___ Excerpted passage ___

The investment will also help recruit 60 new nurse specialists, palliative care educators and other roles at hospices.
"Hospices make a huge difference to people's lives by ensuring terminally ill people are as free from pain and suffering as possible," Dr Coleman said.
As announced earlier this month, Budget 2015 also contains an extra $98 million over four years to boost the numbers of Kiwis getting elective surgery, and to improve the treatment of orthopaedic conditions.
That new spending is to ensure National meets its long-running target of having about 4000 more elective surgical operations carried out each year.
Today's Budget also contains an extra $12.4 million to extend Waitemata District Health Board's bowel cancer screening pilot to December 2017.
Since January 2012, more than 6000 people have received a colonoscopy through the pilot.
"The Government is considering the next steps for a national bowel screening programme," Dr Coleman said.
"The largest constraint is having the workforce to do the colonoscopies. There are a number of initiatives under way to address this."
Total spending on health will reach $15.9 billion in the coming year, a rise of 5 per cent.
Health sector's luke-warm reaction
The Budget received a luke-warm reaction from those in the health sector.
New Zealand Nurses Organisation chief executive Memo Musa said they were disappointed to see that funding has been cut considerably for significant primary health care activities like mobile surgical services, telehealth services, in-patient hospice services, sexual health services, oral health and problem gambling.
"Funding for training our health workforce has gone down significantly yet demand for highly trained health care workers has never been higher."
"We are curious as to why there has been no increase in funding for Maori health services even though this is an area of growing need."

___ Record set ___

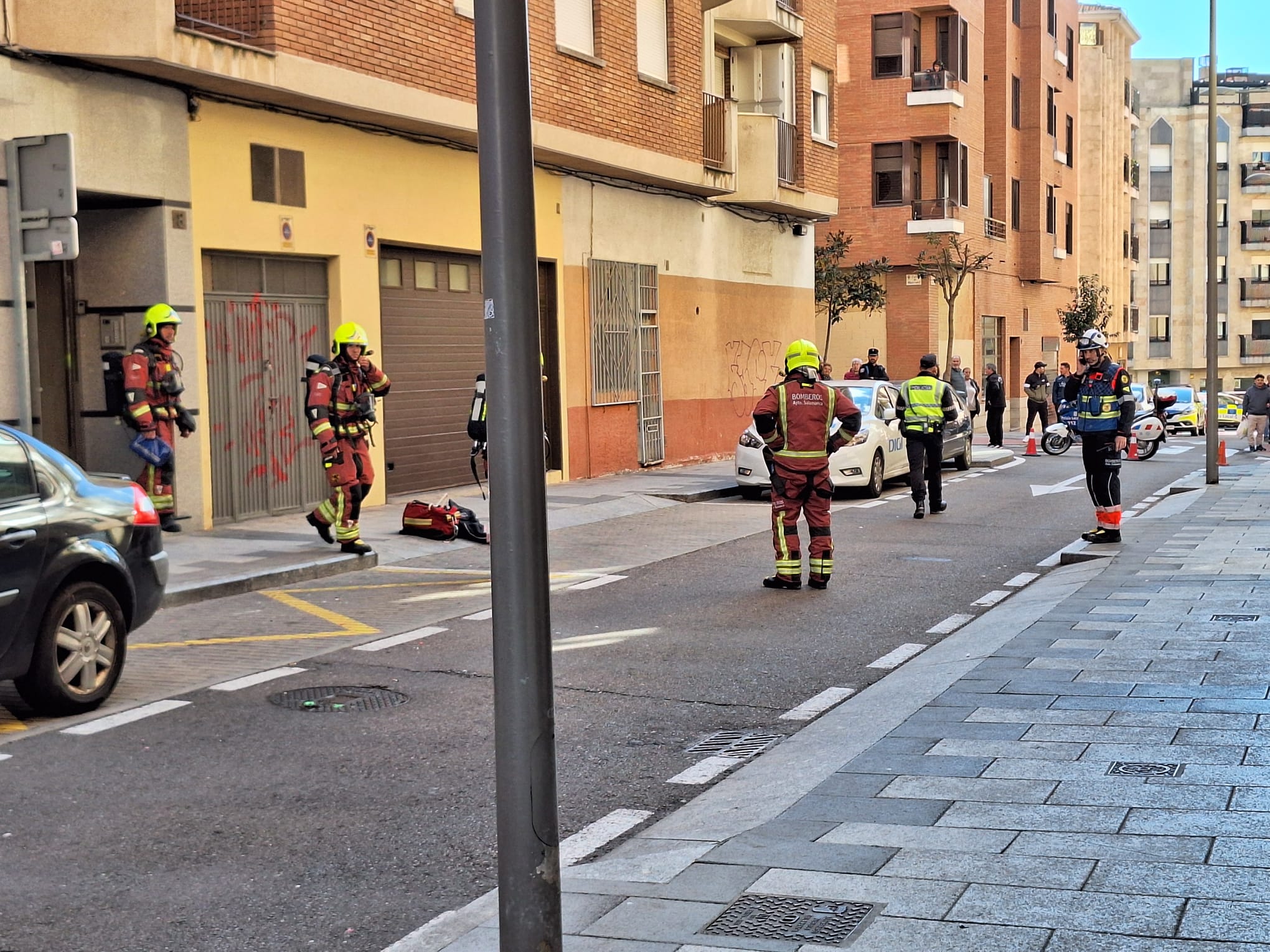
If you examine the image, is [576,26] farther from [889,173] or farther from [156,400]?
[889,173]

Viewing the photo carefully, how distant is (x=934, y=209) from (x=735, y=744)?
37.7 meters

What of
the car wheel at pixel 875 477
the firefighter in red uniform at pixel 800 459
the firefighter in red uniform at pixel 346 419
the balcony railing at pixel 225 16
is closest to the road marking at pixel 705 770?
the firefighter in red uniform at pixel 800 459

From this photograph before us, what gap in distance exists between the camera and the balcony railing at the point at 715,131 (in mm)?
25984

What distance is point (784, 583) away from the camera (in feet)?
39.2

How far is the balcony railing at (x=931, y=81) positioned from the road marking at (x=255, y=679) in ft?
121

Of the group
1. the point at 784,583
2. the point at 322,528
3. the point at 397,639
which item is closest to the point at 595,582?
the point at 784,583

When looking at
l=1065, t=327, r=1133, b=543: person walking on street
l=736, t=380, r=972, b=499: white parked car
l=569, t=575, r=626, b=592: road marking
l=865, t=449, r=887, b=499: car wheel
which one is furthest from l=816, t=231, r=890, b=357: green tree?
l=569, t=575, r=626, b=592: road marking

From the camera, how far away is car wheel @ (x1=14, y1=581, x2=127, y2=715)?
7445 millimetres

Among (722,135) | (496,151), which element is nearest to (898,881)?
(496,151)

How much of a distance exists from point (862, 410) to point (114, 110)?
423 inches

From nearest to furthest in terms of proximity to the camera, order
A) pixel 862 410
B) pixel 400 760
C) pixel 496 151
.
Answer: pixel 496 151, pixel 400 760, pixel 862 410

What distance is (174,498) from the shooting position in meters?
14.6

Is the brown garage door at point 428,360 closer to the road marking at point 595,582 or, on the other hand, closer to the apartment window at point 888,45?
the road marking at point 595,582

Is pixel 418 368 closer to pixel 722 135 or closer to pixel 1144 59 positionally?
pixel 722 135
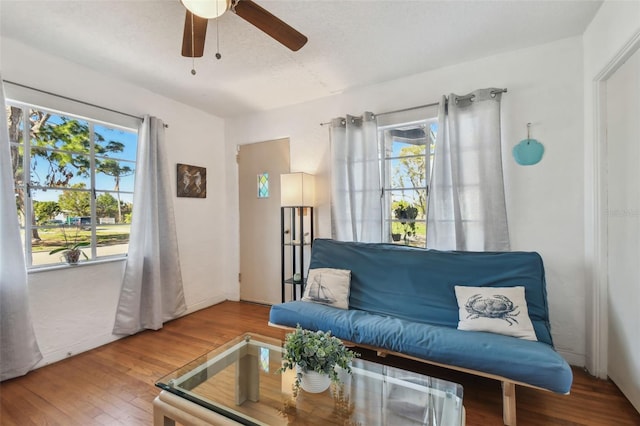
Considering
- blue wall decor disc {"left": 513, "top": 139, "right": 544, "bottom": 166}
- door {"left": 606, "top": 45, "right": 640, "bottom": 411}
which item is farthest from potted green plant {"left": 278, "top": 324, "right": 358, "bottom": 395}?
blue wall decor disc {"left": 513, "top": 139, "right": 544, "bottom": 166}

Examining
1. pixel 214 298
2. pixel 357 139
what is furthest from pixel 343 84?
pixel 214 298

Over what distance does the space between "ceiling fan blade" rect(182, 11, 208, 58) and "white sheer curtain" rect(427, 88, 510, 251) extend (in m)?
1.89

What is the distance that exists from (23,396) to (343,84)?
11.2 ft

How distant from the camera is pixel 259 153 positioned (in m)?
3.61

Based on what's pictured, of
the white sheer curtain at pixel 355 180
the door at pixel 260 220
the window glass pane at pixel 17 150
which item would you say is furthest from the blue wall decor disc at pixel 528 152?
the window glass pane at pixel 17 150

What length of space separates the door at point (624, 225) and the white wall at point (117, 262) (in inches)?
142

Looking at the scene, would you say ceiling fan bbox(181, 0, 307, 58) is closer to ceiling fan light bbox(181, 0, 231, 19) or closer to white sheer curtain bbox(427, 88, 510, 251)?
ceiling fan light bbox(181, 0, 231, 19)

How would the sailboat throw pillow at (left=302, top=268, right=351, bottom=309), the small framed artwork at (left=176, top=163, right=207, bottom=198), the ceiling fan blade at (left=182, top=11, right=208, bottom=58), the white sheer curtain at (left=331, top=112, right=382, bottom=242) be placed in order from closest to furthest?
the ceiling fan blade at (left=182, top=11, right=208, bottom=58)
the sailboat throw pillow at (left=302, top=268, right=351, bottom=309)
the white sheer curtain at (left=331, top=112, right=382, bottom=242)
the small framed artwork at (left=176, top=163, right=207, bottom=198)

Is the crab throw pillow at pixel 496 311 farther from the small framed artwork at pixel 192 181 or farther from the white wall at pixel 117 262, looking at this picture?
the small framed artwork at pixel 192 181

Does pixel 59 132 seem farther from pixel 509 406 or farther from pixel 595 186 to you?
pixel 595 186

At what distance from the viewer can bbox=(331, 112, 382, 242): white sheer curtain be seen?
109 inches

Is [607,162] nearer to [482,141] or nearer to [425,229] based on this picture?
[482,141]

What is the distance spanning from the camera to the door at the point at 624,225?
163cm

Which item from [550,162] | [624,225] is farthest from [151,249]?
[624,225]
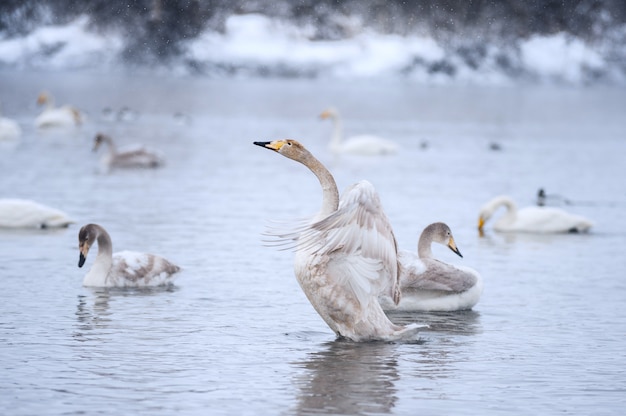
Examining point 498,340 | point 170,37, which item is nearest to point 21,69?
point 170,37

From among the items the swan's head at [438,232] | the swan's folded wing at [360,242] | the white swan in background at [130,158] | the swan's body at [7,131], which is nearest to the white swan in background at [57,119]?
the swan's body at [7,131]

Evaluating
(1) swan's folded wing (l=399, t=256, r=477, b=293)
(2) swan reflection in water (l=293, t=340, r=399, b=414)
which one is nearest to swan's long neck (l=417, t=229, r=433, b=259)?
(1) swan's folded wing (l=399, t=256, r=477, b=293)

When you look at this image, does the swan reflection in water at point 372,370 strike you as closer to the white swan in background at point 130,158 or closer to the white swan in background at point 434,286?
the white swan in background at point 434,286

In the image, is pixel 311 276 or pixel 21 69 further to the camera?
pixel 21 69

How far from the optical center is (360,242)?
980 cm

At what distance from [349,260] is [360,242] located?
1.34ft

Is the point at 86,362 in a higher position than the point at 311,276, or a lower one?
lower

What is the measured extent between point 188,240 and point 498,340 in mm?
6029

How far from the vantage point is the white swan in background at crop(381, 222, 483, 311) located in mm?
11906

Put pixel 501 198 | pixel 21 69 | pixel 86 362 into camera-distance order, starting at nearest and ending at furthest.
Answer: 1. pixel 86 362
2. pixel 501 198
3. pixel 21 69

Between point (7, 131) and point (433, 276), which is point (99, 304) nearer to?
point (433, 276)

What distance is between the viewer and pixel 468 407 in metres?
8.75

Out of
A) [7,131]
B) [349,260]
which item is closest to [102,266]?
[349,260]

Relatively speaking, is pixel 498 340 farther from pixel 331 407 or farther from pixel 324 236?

___
___ Record set ___

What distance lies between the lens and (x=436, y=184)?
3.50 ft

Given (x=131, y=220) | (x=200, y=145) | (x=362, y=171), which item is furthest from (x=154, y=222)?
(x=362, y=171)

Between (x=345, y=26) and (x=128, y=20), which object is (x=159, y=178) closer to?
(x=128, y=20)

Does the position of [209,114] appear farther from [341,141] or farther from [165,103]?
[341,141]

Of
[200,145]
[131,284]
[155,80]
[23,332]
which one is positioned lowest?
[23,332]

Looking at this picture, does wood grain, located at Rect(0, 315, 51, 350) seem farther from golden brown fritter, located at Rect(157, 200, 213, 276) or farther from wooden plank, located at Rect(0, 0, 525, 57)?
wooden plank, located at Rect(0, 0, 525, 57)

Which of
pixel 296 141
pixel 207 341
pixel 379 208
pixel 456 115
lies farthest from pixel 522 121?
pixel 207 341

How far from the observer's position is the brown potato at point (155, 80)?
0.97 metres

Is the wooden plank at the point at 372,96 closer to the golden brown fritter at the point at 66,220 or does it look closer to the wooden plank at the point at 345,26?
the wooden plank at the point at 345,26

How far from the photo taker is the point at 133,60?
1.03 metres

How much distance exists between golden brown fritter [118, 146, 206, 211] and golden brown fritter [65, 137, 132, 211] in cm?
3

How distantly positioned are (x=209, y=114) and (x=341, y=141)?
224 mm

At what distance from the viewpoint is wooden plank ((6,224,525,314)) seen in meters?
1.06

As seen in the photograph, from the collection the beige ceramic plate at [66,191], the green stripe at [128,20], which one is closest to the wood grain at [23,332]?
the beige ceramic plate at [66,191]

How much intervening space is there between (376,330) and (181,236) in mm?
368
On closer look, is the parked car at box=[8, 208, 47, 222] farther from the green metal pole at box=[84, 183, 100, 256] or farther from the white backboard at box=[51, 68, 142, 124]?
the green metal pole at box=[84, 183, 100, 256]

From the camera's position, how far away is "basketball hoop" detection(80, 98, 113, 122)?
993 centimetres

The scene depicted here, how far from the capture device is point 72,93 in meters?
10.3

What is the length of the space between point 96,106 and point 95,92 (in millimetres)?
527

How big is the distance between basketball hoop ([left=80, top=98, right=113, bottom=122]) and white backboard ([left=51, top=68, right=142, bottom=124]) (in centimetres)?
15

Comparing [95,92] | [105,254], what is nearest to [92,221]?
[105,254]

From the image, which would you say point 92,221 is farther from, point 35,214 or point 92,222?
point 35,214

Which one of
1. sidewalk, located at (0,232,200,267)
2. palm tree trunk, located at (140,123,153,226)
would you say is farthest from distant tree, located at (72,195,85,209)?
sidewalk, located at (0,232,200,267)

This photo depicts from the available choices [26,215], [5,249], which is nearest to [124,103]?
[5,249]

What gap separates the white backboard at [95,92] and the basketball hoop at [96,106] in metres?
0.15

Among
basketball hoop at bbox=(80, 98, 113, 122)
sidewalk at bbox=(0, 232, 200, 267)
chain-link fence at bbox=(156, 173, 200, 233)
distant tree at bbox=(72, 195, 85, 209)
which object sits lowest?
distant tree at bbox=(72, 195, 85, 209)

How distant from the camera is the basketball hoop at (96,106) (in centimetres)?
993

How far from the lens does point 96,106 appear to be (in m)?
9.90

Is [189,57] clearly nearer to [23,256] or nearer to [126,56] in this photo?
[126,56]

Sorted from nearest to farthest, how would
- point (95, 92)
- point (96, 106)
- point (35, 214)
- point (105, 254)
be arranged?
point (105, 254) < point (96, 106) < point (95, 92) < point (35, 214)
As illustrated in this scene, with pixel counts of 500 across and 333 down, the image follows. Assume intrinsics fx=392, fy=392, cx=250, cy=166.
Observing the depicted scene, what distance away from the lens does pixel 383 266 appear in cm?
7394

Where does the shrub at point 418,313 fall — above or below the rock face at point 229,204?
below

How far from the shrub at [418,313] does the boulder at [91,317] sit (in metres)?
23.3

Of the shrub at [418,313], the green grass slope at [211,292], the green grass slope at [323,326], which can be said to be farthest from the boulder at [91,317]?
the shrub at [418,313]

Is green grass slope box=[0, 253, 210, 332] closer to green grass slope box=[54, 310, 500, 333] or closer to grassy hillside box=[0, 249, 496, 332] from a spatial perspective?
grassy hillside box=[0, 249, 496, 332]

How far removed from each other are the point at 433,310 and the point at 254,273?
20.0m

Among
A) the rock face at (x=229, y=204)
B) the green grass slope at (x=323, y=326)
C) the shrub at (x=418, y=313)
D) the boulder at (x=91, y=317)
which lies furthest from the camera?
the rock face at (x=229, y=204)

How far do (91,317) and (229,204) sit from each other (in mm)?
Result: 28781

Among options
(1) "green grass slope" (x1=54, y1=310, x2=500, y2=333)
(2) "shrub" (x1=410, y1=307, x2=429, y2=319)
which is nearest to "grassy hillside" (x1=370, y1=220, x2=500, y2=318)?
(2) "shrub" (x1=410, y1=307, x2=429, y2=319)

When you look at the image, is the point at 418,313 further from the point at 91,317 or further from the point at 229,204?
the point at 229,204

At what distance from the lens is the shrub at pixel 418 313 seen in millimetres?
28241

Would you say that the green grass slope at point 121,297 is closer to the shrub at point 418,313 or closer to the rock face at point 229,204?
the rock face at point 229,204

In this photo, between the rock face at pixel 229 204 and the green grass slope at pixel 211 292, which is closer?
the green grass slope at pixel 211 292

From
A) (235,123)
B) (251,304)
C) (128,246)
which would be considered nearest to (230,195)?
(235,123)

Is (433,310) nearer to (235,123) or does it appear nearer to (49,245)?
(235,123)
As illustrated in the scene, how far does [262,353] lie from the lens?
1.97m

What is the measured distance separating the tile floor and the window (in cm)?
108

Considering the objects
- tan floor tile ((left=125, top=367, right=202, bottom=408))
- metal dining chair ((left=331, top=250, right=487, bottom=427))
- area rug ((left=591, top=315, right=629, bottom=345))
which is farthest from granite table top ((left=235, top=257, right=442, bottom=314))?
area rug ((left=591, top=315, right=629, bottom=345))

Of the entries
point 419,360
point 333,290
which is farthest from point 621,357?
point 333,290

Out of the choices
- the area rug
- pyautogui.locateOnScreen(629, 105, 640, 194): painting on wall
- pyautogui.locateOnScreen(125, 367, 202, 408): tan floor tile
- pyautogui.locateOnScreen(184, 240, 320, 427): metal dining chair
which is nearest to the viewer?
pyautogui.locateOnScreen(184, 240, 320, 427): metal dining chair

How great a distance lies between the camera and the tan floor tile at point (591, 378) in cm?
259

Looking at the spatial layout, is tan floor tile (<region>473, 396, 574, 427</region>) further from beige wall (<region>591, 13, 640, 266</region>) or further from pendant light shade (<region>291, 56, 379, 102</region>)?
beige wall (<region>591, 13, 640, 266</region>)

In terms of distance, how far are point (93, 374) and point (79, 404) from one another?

___

§ Questions to answer
1 - In the Budget 2015 health passage, which primary health care activities does Memo Musa say have had their funding cut considerably? List them all.
2 - Reproduce the Budget 2015 health passage starting at "The investment will" and ending at "to December 2017.".

§ Results of the exercise
1 -
- Mobile surgical services
- Telehealth services
- In-patient hospice services
- Sexual health services
- Oral health
- Problem gambling

2 -
The investment will also help recruit 60 new nurse specialists, palliative care educators and other roles at hospices.
"Hospices make a huge difference to people's lives by ensuring terminally ill people are as free from pain and suffering as possible," Dr Coleman said.
As announced earlier this month, Budget 2015 also contains an extra $98 million over four years to boost the numbers of Kiwis getting elective surgery, and to improve the treatment of orthopaedic conditions.
That new spending is to ensure National meets its long-running target of having about 4000 more elective surgical operations carried out each year.
Today's Budget also contains an extra $12.4 million to extend Waitemata District Health Board's bowel cancer screening pilot to December 2017.